In British Columbia there are four stations where radiosondes are launched twice a day: Prince George, Vernon, Port Hardy, and Fort Nelson. As well there are stations in Washington State at Spokane and Quillayute, and in Alaska at Annette Island, from which radiosondes can fly over BC after launch.

The station in Vernon has had a strange history -- the station was on the ridge west of Kalamalka Lake and Highway 97 until the 1980s. In those days there were no GPS satellites and the location and elevation of the rising radiosonde was determined with radar. This required a large installation for each ground station. When the Mountain Weather Office was established on the grounds of what is now UBC Okangan in Kelowna, the launch site was moved there. A few years ago, UBCO decided that expanding a parking lot was more important than upper air soundings and the station was evicted. There were no upper air data available for the Southern Interior of BC for several years until a new station in Vernon was established by Environment Canada. Next time you drive to Kelowna, look to the west (right) as you pass the Kalamalka Forestry Research station and you will see the old upper air station on the ridge. It is now used as a community eductation centre. Environment Canada is hoping to use the old station again, but until then the radiosondes are launched from the Water Survey of Canada office at the north end of Vernon.

The current and historical  data for all stations are freely available from various internet databases. One of the easiest to use if the University of Wyoming site at: http://weather.uwyo.edu/upperair/sounding.html

Here is an example of the data collected. This is the data collected at 12:00 UCT on October 1st 2020.

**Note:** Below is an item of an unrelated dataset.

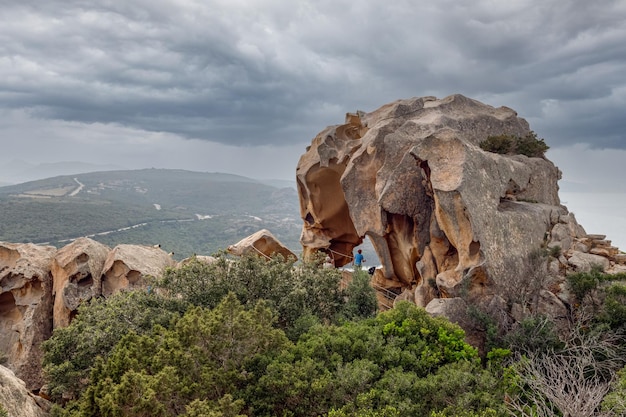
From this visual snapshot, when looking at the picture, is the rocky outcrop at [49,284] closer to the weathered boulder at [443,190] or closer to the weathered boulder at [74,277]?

This is the sounding data plotted onto what is called a thermodynamic plot; people have been known to go mad trying to figure them out. And it does not help that there are many different kinds that show the same data in completely diferent ways. This one is called a Skew T - Log P (T is temperature and P is pressure) and is commonly used in the USA and at universities in Canada. Environment Canada uses another type called a tephigramme. At any meeting with meteorologists from the various agencies and universities involved there will be good natured (usually but not always) arguing about which is better. So...  just hitting the interesting bits: the highest point plotted is at 100 HPa (the pressure at the surface is about 1000) at an elevation over 15,000m, and the temperature is around -50 or -60C. The balloon would still be rising at that point and they can go as high as 30,000m before bursting. On the right hand side there are a series of "barbs", these are used to indicate speed in knots and the direction. The direction the barb is pointing shows where the wind is coming from. Each half-barb is 5 knots, full barb is 10 knots and a triangle is 50 knots. So the maximum speed of 60 knots (108 km/h) occurred between 13,000m and 14,000m and the wind was coming from WNW.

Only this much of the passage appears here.